**Tarefa proposta:**
Transcreva, do texto sobre Antónia Bacelar, tudo o que vai desde "Nisto o céu" até "eu respirasse fogo.", inclusive.

**Texto da página:**
"""
A mãe de Carlos da Silva fica a viver na companhia de uma amiga, sua
protectora e segunda mãe. A fim de mitigarem as agruras da vida, as duas
mulheres entregam-se à vida religiosa. Aí, procuram consolo e a
reconciliação interior e não tanto o serviço a Deus. Por mais do que uma
vez, a justiça de Deus é posta em causa, por não atender a estas almas
penitentes.[71] Uma estranha debilidade física leva Antónia a procurar nos
ares do campo a cor que a sua face perdeu. São já as partidas do destino.
Sai o anjo do seu nicho protector e coloca-se o Diabo diante dela, sob a
figura de Cristóvão da Veiga. Torna-se Antónia Bacelar desgraçada, como
Inês, porque ama. Mais tarde ou mais cedo, cumprir-se-á o sonho mau de
Antoninha:


– Tive um sonho mau, tristíssimo e aterrador...Foi logo em seguida. Eu
curvei a face marcada pelo anjo, e adorei a vontade do Senhor.
Nisto o céu escureceu-se; o ar enegreceu como o interior de um
esquife; e eu tremia como a flor das montanhas açoutadas pela tempestade.
Orava, e as palavras crestavam-me os lábios, como se eu respirasse fogo.
"""
**Itens fornecidos:**
"""
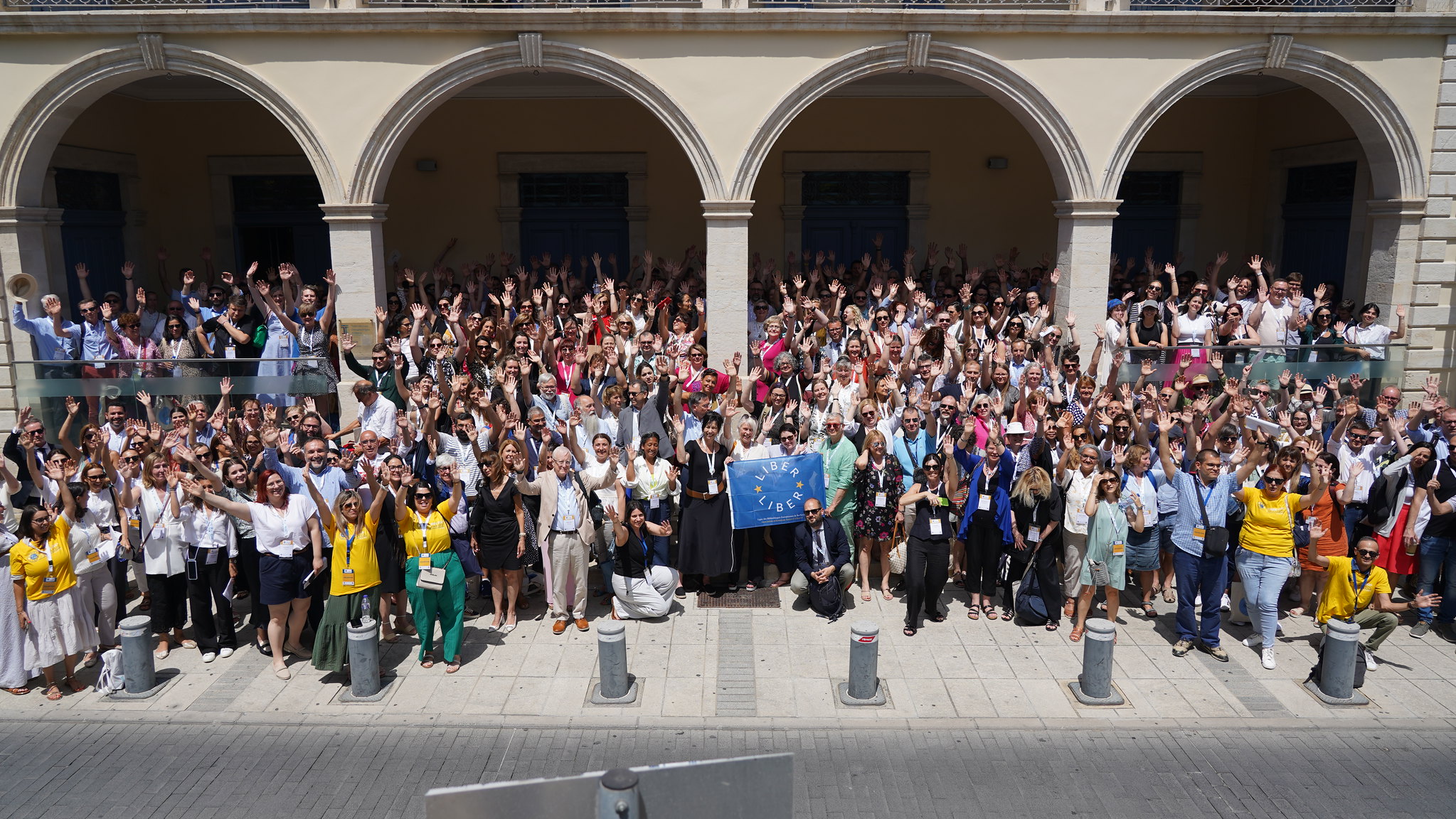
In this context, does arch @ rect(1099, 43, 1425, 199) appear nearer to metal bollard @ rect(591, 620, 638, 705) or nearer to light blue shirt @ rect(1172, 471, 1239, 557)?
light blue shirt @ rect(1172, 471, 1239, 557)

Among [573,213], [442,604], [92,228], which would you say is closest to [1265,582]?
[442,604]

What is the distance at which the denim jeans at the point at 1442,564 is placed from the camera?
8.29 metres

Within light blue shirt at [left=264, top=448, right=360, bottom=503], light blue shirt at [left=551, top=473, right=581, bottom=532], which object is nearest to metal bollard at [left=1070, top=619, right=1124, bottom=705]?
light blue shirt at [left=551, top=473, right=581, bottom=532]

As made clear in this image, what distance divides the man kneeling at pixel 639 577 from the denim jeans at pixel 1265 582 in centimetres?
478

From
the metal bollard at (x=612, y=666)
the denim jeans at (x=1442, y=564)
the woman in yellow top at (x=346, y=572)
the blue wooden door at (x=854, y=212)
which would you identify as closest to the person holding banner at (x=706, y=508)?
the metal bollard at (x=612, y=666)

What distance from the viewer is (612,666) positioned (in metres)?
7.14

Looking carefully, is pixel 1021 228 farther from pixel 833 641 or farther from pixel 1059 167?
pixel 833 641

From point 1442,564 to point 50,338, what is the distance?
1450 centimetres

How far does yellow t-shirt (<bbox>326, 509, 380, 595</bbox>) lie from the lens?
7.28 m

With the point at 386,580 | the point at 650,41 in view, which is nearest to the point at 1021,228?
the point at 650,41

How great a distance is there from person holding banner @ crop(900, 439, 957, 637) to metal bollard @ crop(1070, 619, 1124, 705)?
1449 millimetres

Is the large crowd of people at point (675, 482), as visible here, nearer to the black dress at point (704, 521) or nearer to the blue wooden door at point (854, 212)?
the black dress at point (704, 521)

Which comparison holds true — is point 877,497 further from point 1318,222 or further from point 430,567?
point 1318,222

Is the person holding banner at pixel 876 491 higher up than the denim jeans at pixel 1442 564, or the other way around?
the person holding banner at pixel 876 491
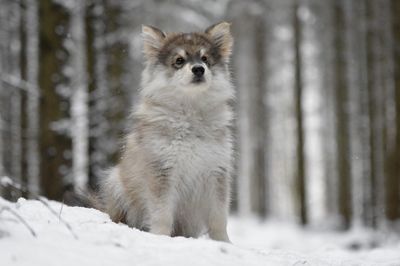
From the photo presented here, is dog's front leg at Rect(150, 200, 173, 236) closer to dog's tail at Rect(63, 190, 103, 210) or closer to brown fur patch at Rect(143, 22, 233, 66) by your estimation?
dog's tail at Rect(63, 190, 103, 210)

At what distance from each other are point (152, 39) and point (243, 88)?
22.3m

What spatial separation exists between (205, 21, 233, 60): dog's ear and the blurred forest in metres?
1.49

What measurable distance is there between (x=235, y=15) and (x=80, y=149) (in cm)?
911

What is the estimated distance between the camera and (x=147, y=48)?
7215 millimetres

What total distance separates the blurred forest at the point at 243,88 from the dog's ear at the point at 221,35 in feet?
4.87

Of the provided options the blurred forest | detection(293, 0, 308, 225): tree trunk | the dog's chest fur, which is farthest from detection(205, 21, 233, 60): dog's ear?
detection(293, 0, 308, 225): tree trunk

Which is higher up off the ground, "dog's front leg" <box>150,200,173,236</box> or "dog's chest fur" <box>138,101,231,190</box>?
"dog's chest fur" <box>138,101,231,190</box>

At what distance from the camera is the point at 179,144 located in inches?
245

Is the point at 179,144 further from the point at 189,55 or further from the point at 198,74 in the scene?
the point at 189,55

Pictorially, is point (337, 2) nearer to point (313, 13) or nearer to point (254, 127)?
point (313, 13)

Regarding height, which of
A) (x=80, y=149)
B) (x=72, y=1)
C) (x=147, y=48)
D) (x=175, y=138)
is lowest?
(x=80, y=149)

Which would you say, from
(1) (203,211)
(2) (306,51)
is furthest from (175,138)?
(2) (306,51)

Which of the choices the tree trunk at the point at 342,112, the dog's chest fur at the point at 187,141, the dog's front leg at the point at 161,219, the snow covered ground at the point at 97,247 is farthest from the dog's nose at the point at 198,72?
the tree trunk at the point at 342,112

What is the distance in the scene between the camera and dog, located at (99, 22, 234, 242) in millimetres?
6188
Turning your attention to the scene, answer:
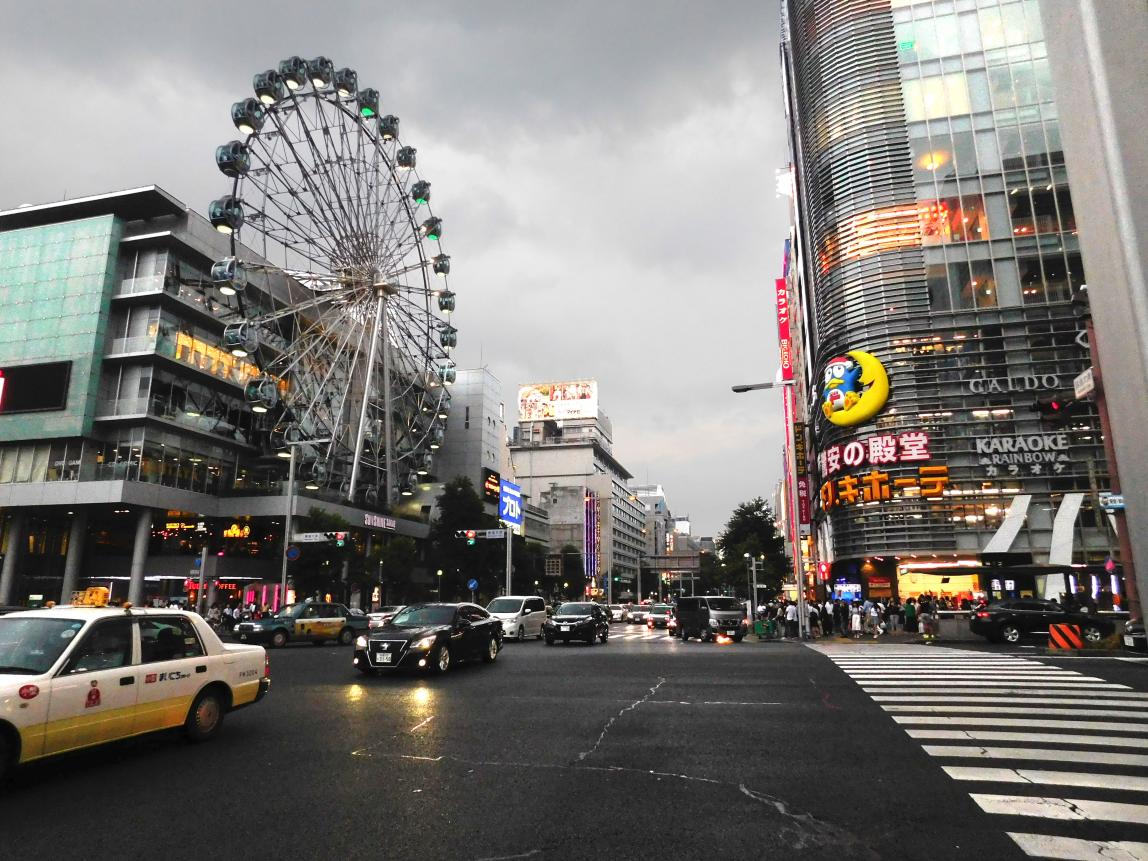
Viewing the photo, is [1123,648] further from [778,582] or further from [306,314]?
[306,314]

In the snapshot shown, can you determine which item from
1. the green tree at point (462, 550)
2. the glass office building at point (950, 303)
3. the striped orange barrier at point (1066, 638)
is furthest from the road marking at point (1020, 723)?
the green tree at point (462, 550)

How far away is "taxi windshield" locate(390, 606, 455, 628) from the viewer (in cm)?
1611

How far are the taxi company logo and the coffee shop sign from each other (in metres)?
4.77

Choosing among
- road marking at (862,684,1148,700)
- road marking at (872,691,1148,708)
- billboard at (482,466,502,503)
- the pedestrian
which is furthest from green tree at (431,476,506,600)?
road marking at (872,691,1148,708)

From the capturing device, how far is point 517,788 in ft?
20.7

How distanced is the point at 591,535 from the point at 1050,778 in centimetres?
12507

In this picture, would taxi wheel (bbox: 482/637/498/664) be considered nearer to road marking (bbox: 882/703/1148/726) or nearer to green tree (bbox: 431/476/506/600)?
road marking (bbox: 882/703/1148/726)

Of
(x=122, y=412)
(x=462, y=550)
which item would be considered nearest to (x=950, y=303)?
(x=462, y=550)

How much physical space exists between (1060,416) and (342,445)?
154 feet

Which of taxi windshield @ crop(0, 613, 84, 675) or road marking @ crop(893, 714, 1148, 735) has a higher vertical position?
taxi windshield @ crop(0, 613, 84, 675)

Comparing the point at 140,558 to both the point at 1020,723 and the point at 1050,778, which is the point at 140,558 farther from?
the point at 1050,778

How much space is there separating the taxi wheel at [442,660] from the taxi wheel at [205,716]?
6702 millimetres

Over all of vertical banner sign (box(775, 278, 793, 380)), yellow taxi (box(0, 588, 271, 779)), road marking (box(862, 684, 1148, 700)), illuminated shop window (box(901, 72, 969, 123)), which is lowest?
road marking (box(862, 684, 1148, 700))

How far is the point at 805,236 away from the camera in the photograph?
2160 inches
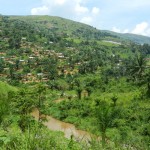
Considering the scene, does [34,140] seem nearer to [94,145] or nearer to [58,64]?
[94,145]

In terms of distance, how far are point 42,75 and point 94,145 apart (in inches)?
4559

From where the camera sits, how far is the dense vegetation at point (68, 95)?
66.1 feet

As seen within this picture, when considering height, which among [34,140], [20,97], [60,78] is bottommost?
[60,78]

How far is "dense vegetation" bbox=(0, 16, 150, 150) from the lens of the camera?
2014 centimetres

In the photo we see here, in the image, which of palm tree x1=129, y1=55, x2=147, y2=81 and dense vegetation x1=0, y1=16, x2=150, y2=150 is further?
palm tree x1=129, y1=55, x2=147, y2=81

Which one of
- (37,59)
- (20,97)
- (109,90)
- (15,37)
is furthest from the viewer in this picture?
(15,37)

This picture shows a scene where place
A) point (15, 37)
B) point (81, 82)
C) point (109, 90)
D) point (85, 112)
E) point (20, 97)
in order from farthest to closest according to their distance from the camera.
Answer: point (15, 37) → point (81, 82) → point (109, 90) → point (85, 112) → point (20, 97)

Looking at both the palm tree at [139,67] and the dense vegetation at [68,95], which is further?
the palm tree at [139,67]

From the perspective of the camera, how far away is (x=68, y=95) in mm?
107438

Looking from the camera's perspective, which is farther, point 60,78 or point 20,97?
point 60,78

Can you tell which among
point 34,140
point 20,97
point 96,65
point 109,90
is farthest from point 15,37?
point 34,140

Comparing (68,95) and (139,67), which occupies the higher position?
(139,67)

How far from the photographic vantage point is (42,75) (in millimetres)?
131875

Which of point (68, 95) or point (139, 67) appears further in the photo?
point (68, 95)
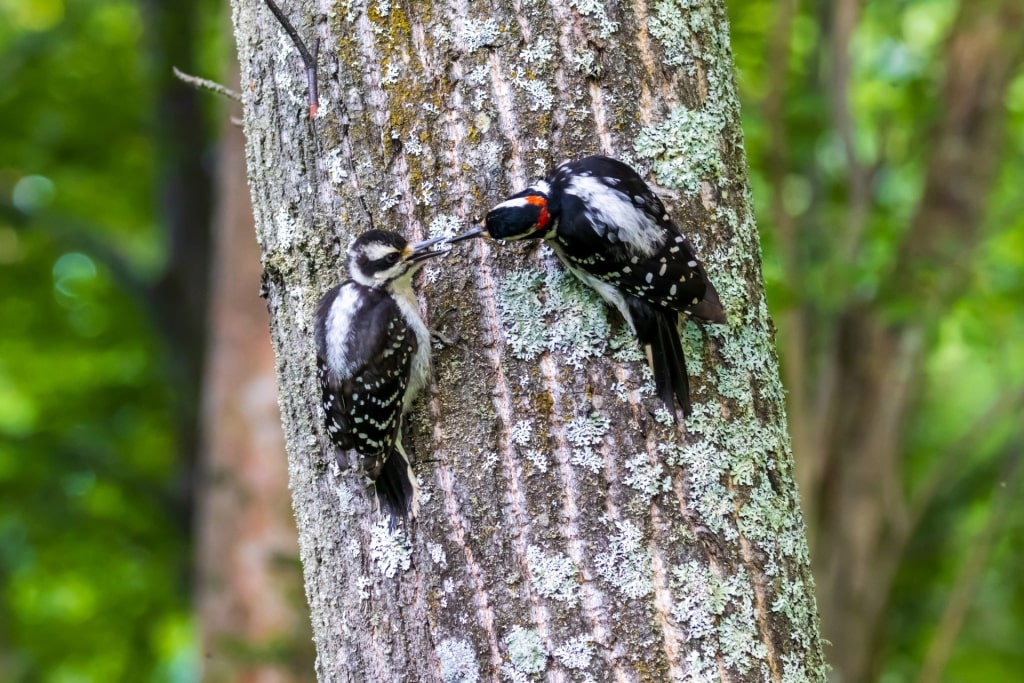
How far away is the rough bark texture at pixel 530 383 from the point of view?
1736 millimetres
"""
**Resultado do exercício:**
Nisto o céu escureceu-se; o ar enegreceu como o interior de um
esquife; e eu tremia como a flor das montanhas açoutadas pela tempestade.
Orava, e as palavras crestavam-me os lábios, como se eu respirasse fogo.